LASAGNA BIANCA WITH SQUASH

LASAGNA BIANCA WITH SQUASH

CREAMY WHITE LASAGNA WITH ROASTED SQUASH, FRESH PASTA AND PARMESAN BÉCHAMEL.

  • Prep Time: 1 hour
  • Cook Time: 1 hour 15 minutes
  • Total Time: 2 hours 15 minutes
  • Servings: 8

INGREDIENTS

Fresh Pasta Dough

  • 400 g 00 flour
  • 10-12 egg yolks (adjust until dough forms)
  • 1 tbsp olive oil
  • Pinch of salt

Roasted Squash Purée

  • 1 medium squash (butternut, kabocha, etc.), peeled and sliced
  • 3-4 tbsp olive oil
  • 4 garlic cloves, crushed
  • 4-5 sprigs fresh thyme
  • Salt, pepper

Parmesan Béchamel

  • 1 L whole milk
  • 90 g butter
  • 90 g flour
  • 200 g Parmigiano-Reggiano, grated
  • Fresh nutmeg
  • Salt, white pepper

Squash Brunoise Filling

  • 1 large squash, finely brunoised
  • 2 shallots, finely diced
  • 3 tbsp olive oil
  • 1 sprig rosemary
  • Salt, pepper

Cheeses

  • 400 g ricotta
  • 300 g fresh mozzarella, torn
  • Extra Parmigiano-Reggiano, grated

Squash Seed Pesto

Use the squash seed pesto from your previous recipe/video.

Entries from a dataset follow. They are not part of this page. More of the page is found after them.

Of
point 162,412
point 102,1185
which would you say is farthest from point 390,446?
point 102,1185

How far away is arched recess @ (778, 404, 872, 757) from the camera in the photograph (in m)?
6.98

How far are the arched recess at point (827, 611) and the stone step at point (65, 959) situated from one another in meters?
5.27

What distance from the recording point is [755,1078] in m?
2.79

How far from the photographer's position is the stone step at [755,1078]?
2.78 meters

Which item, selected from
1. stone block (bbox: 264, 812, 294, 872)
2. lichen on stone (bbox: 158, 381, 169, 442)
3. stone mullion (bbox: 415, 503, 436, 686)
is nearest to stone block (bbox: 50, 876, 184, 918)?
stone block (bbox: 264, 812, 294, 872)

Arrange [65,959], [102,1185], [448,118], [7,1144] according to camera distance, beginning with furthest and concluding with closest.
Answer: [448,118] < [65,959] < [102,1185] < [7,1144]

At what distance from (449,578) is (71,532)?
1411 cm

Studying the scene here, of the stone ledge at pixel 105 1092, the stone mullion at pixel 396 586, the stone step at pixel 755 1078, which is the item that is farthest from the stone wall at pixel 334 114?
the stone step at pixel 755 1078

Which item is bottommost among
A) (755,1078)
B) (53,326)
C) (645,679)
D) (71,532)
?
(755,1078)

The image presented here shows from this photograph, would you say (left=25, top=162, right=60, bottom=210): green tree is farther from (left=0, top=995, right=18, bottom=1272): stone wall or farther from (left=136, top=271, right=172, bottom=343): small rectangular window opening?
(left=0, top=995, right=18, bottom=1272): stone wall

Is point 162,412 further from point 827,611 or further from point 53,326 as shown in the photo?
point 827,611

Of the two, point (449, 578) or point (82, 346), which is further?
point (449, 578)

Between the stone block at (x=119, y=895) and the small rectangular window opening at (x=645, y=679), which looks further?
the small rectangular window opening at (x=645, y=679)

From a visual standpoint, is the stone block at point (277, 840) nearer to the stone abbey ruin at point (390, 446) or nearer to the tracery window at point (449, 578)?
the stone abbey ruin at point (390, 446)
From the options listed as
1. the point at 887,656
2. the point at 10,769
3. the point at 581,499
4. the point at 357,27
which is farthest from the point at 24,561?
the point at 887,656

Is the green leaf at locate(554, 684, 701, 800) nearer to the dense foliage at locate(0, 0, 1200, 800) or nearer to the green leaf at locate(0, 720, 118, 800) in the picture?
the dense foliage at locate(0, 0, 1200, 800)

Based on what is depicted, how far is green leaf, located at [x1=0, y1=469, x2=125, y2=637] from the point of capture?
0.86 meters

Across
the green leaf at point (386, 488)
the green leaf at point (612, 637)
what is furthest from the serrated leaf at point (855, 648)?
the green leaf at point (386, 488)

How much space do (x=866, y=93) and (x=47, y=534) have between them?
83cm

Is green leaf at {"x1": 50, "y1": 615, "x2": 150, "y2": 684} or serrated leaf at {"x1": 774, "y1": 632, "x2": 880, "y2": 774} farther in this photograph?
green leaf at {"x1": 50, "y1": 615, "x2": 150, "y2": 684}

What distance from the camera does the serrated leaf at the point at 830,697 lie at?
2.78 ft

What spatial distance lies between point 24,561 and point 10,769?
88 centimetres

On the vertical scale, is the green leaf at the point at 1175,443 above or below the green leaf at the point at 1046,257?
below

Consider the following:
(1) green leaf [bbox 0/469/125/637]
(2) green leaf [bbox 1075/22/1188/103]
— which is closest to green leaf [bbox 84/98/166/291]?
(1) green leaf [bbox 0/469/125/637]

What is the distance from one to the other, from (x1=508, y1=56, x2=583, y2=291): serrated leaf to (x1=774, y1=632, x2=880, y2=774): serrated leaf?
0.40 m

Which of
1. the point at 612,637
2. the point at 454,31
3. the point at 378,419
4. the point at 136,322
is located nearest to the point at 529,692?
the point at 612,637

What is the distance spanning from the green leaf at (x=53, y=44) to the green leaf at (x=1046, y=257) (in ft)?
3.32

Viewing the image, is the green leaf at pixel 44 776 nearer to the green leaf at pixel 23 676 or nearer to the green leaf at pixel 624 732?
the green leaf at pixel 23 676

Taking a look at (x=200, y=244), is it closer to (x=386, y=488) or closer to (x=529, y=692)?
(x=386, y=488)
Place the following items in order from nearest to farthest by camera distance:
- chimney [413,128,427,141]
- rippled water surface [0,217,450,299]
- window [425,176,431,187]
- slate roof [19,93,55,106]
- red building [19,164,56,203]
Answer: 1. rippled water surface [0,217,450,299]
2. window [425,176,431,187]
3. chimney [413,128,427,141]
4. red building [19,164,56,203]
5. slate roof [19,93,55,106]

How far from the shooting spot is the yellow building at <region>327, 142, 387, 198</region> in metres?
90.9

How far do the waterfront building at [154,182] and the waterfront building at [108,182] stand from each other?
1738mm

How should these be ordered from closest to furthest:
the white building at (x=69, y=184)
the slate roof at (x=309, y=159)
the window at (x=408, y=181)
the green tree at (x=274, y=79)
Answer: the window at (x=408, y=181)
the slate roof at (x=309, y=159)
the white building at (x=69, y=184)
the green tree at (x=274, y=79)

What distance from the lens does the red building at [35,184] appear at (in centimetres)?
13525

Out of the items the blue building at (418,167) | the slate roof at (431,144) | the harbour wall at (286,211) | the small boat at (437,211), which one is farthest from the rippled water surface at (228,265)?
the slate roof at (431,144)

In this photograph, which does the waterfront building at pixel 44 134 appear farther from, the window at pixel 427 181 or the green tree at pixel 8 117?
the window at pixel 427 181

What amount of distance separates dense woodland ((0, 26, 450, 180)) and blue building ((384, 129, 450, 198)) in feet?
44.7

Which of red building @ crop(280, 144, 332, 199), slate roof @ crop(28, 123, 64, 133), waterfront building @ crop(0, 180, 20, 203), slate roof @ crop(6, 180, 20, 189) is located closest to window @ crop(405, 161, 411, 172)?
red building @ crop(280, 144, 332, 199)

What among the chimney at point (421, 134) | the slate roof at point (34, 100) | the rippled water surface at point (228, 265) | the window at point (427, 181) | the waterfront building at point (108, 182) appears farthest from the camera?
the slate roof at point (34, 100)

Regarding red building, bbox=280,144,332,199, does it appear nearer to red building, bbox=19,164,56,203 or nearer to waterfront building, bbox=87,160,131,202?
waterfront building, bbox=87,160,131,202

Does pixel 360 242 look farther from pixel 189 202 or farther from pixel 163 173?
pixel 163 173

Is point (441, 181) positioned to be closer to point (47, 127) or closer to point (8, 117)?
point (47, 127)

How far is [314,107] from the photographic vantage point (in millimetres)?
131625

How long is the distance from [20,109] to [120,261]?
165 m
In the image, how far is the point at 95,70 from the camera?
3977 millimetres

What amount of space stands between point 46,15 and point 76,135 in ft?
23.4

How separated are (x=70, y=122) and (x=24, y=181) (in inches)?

See Squash Seed Pesto recipe

PREPARATION

1. Fresh Pasta

Mix flour and salt. Add egg yolks and olive oil. Knead until smooth. Rest 30–60 min. Roll thin sheets. Do not blanch.

2. Squash Purée

Roast squash with olive oil, garlic, thyme, salt and pepper at 400°F (200°C) for 25–35 min. Blend smooth.

3. Parmesan Béchamel

Make a roux with butter and flour. Add warm milk gradually. Cook until thick. Add parmesan, nutmeg, salt, white pepper. Blend if needed.

4. Squash Brunoise

Infuse olive oil with rosemary in a pan. Remove rosemary. Add shallots, sweat gently. Add squash brunoise, season. Cook 5–7 min. Cool.

5. Layering

Grease baking dish. Spread squash purée. Add two layers of raw pasta. Add béchamel + squash purée, brunoise, ricotta, mozzarella, parmesan, pesto. Repeat. Finish with béchamel, parmesan and pesto.

6. Bake

Cover with foil. Bake at 375°F (190°C) for 25 min. Uncover, bake 15–20 min more. Rest 15 min before slicing.